* [Text shown]:
== Segment start ==
Franciscan Spirit Blog

Grace and a Cup of Coffee

It has occurred to me lately that maybe the single-serve coffee dispenser is what is wrong with us these days. OK, maybe that’s overstating matters a bit. Still, I’m starting to wonder: do those little single-serve coffee capsules signify something going awry in the American spirit, a push toward individual wants and desires over the good of the larger community?

Think about it: the premise behind the single-serve coffeemakers—which use hot water and small plastic containers of ground beans to dispense hot coffee in one-cup increments—is beguiling at first blush. Advertisements for these single-cup coffeemakers admonish us with, “Don’t make a whole pot! Just make one cup at a time, fresh and steaming whenever you need it.”

This is attractive in its simplicity, nearly foolproof in its appeal. Indeed, this sort of consumption could even be interpreted as pious in a vague sort of way: I am not going to use energy and a filter and a pile of grounds to make a large amount of beverage at one time, the user may think.

Perhaps this is why these machines can command as much as $100 in stores. We seem to love paying a lot for the chance to be seen as socially conscious.

Soft and Self-Centered

Recently I’ve been thinking that these single-serve coffeemakers are not so much kitchen appliances as they are just one more sign of the self-centering of the average American.

After all, what many of us seem to want most these days is instantaneous gratification. For movies, there’s On Demand. For Internet connections, there’s broadband and high speed. For merchandise, millions of us Google and Amazon our way to ordering and expect our haul to be delivered within a day or two. For music, there’s the iPod. For books, the most impatient of us expect the libraries of the world to be able to land in our Nooks, Kindles, and smartphones. Click—done.

No surprise then that when it comes to coffee time, there’s a growing need for custom-tailoring to our own individual wants and desires. French vanilla? Decaf? House blend? Colombian? You make your choice. I will make mine. Who cares if we agree? We don’t have to—not anymore.

And so, rather than share a full pot with our family members and friends—all managing to agree on a brew and flavor, as our grandparents did and their grandparents before them—we serve our own self-interest as we sip our own personal cup.

One TV commercial for single-cup coffee products shows a smiling woman sitting at the kitchen table, being served a lone cup of hot brew by her husband, who then disappears from the screen. Telling and sad. Wonder what he would have said if he had carried a carafe to the table, set down two mugs, and settled in for a chat?
== Segment end ==
* [Requirement]: Can you write what comes next in the blog post about single-serve coffeemakers, starting after its final sentence? The items come from a source unrelated to the blog post about single-serve coffeemakers.

* [Records supplied]:
== Segment start ==
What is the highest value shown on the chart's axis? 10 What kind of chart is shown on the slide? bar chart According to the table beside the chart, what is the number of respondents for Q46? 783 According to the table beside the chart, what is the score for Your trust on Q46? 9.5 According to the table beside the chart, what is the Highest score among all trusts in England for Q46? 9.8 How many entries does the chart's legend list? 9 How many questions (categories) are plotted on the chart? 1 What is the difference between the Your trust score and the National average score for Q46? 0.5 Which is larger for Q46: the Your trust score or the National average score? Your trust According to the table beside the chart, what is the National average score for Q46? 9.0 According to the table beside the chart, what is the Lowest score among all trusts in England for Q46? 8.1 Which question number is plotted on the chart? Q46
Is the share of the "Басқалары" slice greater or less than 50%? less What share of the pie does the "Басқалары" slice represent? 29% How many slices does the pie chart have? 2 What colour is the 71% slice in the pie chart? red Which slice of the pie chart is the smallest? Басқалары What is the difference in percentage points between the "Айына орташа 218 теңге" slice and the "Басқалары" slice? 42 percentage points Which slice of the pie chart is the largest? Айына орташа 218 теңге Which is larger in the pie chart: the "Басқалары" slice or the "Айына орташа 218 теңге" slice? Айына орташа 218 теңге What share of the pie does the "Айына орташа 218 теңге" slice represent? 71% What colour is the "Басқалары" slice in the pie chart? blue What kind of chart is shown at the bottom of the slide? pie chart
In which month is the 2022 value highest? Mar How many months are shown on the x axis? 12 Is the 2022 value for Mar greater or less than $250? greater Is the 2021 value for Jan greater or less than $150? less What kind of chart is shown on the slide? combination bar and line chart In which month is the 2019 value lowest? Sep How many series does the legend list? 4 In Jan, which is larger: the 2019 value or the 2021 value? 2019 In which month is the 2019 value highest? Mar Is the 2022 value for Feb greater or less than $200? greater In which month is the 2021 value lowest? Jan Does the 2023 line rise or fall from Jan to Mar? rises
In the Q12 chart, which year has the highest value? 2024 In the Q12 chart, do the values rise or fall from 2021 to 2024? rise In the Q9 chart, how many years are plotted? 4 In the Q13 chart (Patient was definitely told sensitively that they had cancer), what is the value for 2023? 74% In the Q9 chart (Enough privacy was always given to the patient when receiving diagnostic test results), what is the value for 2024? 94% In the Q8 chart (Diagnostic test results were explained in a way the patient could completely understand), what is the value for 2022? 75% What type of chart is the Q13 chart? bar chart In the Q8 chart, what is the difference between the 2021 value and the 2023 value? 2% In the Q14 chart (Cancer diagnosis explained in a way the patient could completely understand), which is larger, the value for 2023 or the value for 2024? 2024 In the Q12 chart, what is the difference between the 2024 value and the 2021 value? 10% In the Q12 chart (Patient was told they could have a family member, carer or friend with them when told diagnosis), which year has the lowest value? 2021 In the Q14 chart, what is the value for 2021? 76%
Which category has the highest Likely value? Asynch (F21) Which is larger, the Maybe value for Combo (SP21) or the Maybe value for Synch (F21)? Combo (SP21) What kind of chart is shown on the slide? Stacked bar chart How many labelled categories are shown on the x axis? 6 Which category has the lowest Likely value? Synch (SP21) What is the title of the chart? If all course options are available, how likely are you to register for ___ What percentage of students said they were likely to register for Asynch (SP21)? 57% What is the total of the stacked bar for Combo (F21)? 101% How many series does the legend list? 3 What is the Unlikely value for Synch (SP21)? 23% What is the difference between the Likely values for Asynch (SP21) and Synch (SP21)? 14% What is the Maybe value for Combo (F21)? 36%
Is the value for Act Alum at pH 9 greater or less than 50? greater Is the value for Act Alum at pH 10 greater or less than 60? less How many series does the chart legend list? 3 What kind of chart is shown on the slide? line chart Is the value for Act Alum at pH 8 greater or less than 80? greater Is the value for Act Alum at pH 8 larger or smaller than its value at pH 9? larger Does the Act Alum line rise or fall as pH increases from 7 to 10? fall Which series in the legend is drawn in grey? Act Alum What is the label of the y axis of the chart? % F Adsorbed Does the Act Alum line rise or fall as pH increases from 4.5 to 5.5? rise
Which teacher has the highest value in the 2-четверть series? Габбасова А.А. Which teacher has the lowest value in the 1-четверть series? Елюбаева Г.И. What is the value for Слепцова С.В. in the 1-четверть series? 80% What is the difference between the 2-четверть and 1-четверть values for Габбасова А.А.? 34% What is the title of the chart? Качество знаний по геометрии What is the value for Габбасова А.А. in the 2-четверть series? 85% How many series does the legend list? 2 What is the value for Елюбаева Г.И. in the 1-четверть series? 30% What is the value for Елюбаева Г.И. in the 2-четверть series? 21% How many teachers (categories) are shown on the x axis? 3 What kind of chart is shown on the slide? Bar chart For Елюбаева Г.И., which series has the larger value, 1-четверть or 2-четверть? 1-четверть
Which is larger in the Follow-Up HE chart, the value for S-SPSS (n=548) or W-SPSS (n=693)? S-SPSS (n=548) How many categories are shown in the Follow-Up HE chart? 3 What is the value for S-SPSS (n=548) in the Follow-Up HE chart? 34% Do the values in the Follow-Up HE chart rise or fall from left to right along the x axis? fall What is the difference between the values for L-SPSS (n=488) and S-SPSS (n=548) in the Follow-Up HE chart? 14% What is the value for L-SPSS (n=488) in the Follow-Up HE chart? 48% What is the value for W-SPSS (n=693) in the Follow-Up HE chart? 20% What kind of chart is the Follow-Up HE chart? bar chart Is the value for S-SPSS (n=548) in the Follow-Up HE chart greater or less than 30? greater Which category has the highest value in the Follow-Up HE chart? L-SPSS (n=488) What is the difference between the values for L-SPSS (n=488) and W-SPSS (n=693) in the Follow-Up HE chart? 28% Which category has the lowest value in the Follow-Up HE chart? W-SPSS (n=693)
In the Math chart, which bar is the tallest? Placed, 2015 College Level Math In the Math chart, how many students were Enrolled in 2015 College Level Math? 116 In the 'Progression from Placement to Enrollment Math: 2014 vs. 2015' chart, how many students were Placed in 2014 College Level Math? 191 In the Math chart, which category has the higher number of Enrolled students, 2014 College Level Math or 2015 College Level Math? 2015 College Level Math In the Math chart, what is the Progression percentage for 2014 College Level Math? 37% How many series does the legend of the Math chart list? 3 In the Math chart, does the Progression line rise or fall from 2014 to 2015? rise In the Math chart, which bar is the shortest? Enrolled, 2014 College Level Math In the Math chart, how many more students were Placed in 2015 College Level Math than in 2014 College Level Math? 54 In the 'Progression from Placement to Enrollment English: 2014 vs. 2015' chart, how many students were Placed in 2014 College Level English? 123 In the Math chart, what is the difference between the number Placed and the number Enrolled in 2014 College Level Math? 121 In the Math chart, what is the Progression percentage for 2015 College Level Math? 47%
== Segment end ==
* [Answer space]:
Growing Apart

I wish this was the only sign of this sort of burgeoning self-focus of the American consumer. But it’s not.

Look around your home or workplace, and it’s not hard to see other examples of this phenomenon in action. Find a house in this day and age in a new development that does not include double sinks in the master bathroom and it’s something of a novelty.

And yet what is this trend toward his-and-hers sinks but the most basic of household statements about the need for our own stuff, even after marriage, home-building, and the arrival of children?

Bathrooms in homes built in the World War II era—I know this because I used to live in one—had communal toothbrush holders bolted to the matching ceramic tile walls, ready for use. Today, many families can’t even spit into the same basin.

And yet coexisting is different from existing next to someone else, which is what the double-sink vanity asks us to do. In the past we never had to spell that concept out. Now we do.

Shared Moments

How much of a surprise would it be, then, if people who make their own single-brew cups of coffee each morning, after brushing their teeth at their own private sinks, before reading newspapers on their own private iPads, lose something of the ability to live with others, not merely among them? That might not be the worry that keeps everybody awake at night, but it has given me pause.

There is something special in a shared moment—whether it is flossing at night with your spouse or sipping coffee made in a pot that everybody gathers around. It is something that can’t be found in our heedless pursuit of the single-serve, only-for-me size.

You might call it sociability or hospitality. I’d call it something else—something closer to grace.